1.Technical collaboration
a.SES Satellite Network test campaign: Develop a test program based on the SES Satellite Network and conduct tests to validate the network performance with user terminal equipped with an AKOM Antenna solution to optimize AKOM’s and SES’s assets and investments. AKOM shall share with SES any and all results of any testing and experiments conducted.
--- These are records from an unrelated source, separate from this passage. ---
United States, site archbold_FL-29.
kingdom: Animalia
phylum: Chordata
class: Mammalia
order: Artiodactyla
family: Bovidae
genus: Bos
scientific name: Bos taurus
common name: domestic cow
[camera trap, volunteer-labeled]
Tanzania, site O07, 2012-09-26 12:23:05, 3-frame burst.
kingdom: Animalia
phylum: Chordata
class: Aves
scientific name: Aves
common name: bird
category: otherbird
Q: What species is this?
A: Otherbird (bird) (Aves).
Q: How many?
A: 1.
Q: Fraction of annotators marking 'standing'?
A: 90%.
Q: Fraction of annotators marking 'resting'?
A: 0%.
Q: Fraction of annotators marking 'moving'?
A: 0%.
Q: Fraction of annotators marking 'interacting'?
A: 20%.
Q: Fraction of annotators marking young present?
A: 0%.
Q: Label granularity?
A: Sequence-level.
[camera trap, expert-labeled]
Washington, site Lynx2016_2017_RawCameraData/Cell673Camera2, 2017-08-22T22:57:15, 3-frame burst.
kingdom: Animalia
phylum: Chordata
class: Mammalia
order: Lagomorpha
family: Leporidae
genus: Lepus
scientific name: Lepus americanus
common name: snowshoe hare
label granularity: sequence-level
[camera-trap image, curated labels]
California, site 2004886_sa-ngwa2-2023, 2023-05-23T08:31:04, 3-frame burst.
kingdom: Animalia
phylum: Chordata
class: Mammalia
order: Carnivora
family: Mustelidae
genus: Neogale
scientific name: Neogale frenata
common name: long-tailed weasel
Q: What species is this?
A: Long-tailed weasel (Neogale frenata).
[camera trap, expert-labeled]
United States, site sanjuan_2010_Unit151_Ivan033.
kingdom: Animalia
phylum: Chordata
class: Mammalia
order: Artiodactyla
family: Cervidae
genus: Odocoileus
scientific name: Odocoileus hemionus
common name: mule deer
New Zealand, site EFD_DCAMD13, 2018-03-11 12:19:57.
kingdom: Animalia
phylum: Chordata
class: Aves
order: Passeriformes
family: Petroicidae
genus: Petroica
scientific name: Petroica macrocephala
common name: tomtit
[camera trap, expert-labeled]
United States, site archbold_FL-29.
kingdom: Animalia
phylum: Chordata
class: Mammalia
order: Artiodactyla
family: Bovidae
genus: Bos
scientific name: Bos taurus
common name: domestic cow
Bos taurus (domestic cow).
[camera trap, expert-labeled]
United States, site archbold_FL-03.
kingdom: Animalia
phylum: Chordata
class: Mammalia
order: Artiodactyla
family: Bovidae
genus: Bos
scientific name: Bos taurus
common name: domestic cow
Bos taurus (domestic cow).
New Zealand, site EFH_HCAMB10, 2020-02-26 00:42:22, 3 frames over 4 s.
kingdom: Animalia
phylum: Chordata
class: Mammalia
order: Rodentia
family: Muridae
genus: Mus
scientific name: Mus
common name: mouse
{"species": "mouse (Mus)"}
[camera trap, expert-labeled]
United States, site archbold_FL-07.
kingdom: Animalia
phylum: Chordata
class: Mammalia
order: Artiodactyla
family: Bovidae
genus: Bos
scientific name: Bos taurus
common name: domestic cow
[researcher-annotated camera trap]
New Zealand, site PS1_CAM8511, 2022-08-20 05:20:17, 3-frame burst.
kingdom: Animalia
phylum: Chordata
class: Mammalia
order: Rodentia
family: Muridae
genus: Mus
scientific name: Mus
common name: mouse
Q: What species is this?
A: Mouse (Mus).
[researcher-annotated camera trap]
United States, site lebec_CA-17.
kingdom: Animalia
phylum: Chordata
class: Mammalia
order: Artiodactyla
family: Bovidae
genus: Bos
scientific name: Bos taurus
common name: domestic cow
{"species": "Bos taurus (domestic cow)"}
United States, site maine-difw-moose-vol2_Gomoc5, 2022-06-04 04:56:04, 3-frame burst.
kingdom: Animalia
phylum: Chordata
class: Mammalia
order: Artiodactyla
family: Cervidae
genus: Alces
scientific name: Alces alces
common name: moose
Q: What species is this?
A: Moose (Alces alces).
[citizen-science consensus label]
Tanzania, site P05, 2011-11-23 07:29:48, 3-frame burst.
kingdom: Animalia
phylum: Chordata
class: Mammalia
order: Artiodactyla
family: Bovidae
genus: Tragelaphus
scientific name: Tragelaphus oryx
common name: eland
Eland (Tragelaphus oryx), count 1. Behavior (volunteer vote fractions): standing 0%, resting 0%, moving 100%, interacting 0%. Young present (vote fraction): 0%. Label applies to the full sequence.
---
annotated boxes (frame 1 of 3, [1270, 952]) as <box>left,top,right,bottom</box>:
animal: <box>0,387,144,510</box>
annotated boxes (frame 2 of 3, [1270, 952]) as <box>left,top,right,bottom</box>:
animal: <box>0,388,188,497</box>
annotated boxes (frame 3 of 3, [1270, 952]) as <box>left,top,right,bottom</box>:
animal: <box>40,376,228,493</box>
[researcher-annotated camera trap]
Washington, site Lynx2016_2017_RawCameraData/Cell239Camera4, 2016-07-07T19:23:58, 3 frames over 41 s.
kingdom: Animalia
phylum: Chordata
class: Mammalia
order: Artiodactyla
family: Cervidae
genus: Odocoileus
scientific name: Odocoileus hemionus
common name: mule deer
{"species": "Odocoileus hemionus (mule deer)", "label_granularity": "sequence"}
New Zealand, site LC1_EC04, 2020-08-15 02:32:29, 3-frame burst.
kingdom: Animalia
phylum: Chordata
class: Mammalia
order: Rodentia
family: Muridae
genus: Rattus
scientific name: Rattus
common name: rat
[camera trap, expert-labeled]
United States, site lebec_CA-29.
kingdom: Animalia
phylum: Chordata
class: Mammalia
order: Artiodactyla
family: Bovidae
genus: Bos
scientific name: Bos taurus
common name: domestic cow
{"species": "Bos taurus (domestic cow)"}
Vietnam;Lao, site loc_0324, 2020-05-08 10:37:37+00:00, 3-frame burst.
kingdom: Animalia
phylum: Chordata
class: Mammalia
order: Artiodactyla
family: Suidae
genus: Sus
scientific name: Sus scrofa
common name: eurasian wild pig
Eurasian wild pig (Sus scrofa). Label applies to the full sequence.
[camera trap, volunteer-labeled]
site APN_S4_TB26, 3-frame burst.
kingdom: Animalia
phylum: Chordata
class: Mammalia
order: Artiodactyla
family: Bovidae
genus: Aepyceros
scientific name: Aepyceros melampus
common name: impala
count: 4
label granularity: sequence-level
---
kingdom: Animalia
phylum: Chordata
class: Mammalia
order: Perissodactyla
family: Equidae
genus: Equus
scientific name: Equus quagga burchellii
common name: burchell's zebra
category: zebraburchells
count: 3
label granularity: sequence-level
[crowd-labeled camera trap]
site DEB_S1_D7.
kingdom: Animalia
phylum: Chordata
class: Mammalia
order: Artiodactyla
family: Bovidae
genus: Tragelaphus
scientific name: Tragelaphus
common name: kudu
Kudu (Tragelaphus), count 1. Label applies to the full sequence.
b.AKOM Antenna Ku/Ka-band solution: Collaboration on developing an AKOM Antenna to be deployed on the SES Satellite Network, such collaboration may include a SES Satellite Network modem as part of the solution


c.Hybrid user terminal solutions: Collaboration to set AKOM Antenna development goals seeking compatibility across the SES Satellite Network, including GEO and MEO assets


2.Commercial collaboration


a.Market demand: Share user terminal market demand and forecast for the SES Satellite Network by market segment and explore optimal business and operating models


b.Market promotion: Collaborate on promoting O3b MEO satellite network and bandwidth, including O3b mPOWER, with or without AKOM Antenna and/or Sat. DDC to AKOM’s customers


c.Partnership plan: Explore a longer-term joint services and market development plan for AKOM’s regions of interest, to best leverage the combined scale and capabilities of both Parties


Meetings or conference calls will be conducted, to: (i) form teams or sub-groups to take the lead for certain activities; (ii) review the status of the above activities; (iii) determine whether any other activities should be undertaken; and (iv) develop plans for future cooperation.